Canadian naval training ship (1954–2007)

Canadian Forces Auxiliary Vessel (CFAV) Otter (YAG 312) was one of ten wooden YAG-300 (Yard Auxiliary, General) vessels built for the Royal Canadian Navy (RCN) between 1953 and 1955. Built for use as auxiliary craft, Otter primarily served as an at-sea training platform for junior naval officers, boatswains, reserve personnel and Sea Cadets at Canadian Forces Base (CFB) Esquimalt.

== Design and layout ==
Like other YAG 300 vessels, Otter was 75′ long overall, 18′6″ wide, had a draft of 4′6″, measured 70 tonnes, and was powered by twin 6-71 Detroit Diesel engines.
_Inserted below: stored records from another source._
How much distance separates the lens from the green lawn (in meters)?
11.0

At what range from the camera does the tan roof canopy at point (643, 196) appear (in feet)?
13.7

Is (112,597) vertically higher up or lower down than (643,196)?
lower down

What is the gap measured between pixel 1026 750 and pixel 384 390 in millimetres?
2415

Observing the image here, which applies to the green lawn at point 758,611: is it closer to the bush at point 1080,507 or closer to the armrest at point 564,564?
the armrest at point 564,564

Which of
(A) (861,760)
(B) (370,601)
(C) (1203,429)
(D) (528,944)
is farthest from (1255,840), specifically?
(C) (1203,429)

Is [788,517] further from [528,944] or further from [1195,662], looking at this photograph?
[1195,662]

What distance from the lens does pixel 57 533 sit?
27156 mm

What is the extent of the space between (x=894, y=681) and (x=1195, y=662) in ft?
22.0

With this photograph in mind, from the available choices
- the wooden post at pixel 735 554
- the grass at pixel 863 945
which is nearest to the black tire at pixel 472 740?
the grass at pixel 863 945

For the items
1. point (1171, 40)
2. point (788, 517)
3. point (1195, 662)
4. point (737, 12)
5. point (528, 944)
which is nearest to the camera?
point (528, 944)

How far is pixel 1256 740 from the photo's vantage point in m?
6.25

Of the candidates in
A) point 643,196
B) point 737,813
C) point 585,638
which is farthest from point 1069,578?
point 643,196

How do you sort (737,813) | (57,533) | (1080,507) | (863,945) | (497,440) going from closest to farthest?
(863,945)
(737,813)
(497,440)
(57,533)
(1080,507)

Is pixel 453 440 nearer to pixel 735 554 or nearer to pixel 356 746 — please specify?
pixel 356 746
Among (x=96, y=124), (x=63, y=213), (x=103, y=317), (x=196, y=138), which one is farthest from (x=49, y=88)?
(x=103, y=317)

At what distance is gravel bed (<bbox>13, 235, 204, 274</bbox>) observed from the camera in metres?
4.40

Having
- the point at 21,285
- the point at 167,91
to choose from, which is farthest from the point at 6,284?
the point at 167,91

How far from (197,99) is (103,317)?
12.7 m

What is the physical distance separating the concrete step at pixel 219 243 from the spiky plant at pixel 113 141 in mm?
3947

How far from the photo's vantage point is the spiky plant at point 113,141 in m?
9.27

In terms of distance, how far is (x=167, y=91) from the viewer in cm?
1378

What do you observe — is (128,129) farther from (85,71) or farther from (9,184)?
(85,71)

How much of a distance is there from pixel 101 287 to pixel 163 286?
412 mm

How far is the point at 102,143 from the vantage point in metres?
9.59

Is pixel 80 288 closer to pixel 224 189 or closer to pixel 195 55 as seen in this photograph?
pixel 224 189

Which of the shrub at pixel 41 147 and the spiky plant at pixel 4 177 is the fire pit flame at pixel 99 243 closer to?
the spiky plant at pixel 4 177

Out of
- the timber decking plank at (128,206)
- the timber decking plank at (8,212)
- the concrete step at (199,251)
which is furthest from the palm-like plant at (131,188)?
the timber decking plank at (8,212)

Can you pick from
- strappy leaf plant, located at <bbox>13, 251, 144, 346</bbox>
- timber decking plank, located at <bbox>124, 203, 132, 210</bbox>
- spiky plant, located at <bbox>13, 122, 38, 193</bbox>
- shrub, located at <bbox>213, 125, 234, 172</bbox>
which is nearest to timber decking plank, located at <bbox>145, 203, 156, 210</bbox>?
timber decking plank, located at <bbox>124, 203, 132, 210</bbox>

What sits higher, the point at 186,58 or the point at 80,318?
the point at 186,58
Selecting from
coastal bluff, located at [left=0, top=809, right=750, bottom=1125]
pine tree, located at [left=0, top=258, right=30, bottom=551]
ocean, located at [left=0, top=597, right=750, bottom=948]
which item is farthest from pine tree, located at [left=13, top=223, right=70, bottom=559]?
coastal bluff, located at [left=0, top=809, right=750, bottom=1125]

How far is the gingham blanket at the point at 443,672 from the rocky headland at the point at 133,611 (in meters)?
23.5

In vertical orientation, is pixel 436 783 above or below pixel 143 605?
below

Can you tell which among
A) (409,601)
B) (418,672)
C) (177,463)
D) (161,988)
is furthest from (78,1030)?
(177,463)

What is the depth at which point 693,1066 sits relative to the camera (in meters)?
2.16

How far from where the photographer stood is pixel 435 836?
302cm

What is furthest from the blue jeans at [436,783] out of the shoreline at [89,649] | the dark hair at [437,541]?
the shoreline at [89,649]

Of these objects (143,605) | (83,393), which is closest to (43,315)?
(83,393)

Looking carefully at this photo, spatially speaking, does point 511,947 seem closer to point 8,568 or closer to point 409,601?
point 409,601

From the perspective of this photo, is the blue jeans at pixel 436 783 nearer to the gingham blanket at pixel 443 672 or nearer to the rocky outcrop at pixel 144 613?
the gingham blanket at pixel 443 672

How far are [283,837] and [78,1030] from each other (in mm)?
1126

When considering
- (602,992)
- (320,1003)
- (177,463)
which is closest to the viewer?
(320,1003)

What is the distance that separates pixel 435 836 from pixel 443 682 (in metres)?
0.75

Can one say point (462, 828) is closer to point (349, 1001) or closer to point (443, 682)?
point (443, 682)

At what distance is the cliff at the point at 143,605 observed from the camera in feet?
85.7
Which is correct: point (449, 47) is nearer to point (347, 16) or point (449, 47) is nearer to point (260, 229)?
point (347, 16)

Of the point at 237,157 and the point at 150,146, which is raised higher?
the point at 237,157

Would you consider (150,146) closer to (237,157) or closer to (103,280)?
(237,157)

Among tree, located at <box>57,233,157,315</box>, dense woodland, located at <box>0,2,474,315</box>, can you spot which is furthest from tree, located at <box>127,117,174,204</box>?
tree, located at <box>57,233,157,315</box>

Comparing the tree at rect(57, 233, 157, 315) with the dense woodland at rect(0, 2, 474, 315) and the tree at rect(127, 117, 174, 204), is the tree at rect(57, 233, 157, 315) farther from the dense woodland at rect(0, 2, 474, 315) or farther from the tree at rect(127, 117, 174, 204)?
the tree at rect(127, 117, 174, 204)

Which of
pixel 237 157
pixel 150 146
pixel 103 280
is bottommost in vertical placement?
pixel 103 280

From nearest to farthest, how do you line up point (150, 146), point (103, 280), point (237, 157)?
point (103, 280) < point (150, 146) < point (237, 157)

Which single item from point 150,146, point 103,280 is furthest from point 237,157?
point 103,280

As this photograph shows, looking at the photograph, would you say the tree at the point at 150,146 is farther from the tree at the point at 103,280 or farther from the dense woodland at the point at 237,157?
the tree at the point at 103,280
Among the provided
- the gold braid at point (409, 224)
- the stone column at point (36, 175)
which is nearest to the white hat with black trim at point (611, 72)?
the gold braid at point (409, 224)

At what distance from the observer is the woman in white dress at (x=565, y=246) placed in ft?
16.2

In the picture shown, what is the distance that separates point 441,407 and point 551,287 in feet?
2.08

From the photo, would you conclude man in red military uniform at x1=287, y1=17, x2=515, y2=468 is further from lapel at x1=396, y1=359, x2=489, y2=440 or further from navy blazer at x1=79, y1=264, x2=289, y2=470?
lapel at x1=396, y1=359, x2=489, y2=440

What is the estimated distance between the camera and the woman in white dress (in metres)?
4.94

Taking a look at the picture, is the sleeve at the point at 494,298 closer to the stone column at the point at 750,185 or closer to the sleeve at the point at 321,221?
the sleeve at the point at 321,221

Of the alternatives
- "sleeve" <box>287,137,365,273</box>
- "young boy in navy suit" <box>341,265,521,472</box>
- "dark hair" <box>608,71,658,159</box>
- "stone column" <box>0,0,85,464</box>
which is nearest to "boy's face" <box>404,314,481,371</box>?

Otter was arranged in typical naval fashion with officer's housed forward with the galley and their own head, an engine room midships, and cadet room aft with 12-14 bunks in double tiers. The heads are equipped with a pump-action lever, that can be used to pump sewage into the black water treatment tanks held aboard or into the ocean water. Above decks was the wheelhouse mounted on the forward cabin's coaming; aft of that, the exposed breezeway; and, mounted on the after cabin's coaming, a Zodiac launch as well as a food locker and barbeque. Above the wheelhouse was an open bridge, fitted with a chart table and a gyrocompass repeater. A second gyro repeater was fitted on the quarterdeck. Otter was equipped with a Furuno 1831 navigation radar, with the display located in the wheelhouse.

== Operational history ==
Built by Star Shipyard Ltd. of New Westminster, BC in 1954 she was delivered to the RCN as YFM 312 (Yard Ferry, Man) and served as a harbour ferry boat. Re-designated as YFP-312 (Yard Ferry, Personnel) in 1960, together with YAG 320 Lynx she was designated as a tender to HMCS Oriole in 1963. Later designated as YAG 312 Otter, she was regrouped under the control and operation of the Small Boats Unit (SBU) at HMC Dockyard Esquimalt where she was used for seamanship and navigation training until 2007. Otter was offered for sale by the Canadian Government as part of the YAG 300 Replacement Project, which saw the YAG boats replaced by new Orca-class patrol vessels. In 2011 she was sold to private owners for C$1,651.00.